Stated goal a:
Using the backlog note on agent retry logic, decide whether each statement agrees with it: (i) the issue is rated priority P0, (ii) the agent recovers on its own after a connection failure, (iii) exponential backoff is already in place. Answer yes or no for each and quote the words of the note that settle it.

Passage:
Files
Redflag/docs/3_BACKLOG/P0-003_Agent-No-Retry-Logic.md

7.5 KiB

P0-003: Agent No Retry Logic

Priority: P0 (Critical) Source Reference: From needsfixingbeforepush.md line 147 Date Identified: 2025-11-12

Problem Description

Agent permanently stops checking in after encountering a server connection failure (502 Bad Gateway or connection refused). No retry logic, exponential backoff, or circuit breaker pattern is implemented, requiring manual agent restart to recover.

Given records:

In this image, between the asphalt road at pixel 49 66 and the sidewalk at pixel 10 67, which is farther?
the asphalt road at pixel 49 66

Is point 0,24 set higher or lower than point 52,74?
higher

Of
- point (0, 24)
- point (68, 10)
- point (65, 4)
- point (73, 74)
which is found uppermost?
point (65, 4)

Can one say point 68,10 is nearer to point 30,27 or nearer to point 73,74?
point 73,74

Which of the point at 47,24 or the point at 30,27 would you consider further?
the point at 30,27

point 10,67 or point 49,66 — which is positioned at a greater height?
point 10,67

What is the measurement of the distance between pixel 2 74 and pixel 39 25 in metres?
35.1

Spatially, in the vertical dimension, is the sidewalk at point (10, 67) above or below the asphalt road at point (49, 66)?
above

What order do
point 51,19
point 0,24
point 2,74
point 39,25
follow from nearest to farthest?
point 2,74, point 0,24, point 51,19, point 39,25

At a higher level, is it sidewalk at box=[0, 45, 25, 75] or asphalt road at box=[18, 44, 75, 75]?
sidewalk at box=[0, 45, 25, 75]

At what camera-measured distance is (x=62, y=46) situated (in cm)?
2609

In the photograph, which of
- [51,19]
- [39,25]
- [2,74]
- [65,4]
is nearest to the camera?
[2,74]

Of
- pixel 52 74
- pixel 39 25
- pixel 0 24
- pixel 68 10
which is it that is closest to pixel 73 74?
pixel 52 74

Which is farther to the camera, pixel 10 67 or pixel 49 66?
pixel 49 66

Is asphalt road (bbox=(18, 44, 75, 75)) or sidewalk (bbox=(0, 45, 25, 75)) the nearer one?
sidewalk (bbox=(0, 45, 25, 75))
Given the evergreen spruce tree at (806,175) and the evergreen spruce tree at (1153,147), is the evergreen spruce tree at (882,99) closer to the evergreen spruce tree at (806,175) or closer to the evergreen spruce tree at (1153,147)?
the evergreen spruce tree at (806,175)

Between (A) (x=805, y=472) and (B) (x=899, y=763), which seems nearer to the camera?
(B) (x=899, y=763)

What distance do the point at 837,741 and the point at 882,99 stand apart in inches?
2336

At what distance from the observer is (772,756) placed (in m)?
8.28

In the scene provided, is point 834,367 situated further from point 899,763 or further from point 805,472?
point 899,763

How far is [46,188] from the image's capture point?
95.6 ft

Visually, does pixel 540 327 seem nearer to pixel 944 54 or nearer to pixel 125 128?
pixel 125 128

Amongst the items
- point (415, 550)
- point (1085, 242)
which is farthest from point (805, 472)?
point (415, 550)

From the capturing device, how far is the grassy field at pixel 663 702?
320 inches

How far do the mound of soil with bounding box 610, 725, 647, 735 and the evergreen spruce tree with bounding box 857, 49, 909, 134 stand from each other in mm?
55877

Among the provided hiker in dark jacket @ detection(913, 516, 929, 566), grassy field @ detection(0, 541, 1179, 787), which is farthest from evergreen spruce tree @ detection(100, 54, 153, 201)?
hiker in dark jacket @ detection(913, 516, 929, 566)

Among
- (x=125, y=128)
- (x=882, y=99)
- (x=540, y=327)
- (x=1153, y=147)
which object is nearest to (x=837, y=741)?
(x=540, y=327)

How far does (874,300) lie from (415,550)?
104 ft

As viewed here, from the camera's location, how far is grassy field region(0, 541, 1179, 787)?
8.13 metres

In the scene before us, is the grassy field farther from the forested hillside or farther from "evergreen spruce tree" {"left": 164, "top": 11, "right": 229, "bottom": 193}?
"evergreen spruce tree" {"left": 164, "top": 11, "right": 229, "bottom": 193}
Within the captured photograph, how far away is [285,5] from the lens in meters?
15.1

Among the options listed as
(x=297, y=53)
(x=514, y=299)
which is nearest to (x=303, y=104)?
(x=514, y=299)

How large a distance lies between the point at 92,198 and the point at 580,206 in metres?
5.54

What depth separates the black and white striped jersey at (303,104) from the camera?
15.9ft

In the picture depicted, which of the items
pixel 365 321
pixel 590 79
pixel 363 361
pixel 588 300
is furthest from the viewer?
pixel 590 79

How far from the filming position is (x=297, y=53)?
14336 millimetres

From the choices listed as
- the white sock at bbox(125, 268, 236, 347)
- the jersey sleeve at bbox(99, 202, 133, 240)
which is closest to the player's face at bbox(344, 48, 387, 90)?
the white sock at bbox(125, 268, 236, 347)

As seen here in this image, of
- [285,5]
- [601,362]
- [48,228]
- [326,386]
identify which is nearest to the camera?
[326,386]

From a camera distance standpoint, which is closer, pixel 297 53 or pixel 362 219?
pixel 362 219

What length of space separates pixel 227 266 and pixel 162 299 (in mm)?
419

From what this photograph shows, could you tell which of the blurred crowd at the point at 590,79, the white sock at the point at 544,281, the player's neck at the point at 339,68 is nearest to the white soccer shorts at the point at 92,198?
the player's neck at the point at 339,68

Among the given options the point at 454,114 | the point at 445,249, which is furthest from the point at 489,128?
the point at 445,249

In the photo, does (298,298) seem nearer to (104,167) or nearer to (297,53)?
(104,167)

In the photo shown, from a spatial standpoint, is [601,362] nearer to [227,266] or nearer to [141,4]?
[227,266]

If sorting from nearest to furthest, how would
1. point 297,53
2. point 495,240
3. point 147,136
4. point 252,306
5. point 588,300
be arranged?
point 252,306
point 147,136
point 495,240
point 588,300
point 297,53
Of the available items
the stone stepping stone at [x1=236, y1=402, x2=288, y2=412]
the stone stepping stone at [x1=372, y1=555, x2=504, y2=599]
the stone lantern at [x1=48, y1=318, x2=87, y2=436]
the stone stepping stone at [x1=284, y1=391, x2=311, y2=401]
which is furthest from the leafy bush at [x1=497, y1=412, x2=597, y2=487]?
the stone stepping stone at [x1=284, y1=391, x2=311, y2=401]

Stated goal b:
List every line of the records that holds the word "further".

Complete answer a:
(i) Yes: "Priority: P0 (Critical)"
(ii) No: "requiring manual agent restart to recover"
(iii) No: "No retry logic, exponential backoff, or circuit breaker pattern is implemented"

Complete answer b:
Which of the point at 47,24 or the point at 30,27 would you consider further?
In the scene provided, is point 834,367 situated further from point 899,763 or further from point 805,472?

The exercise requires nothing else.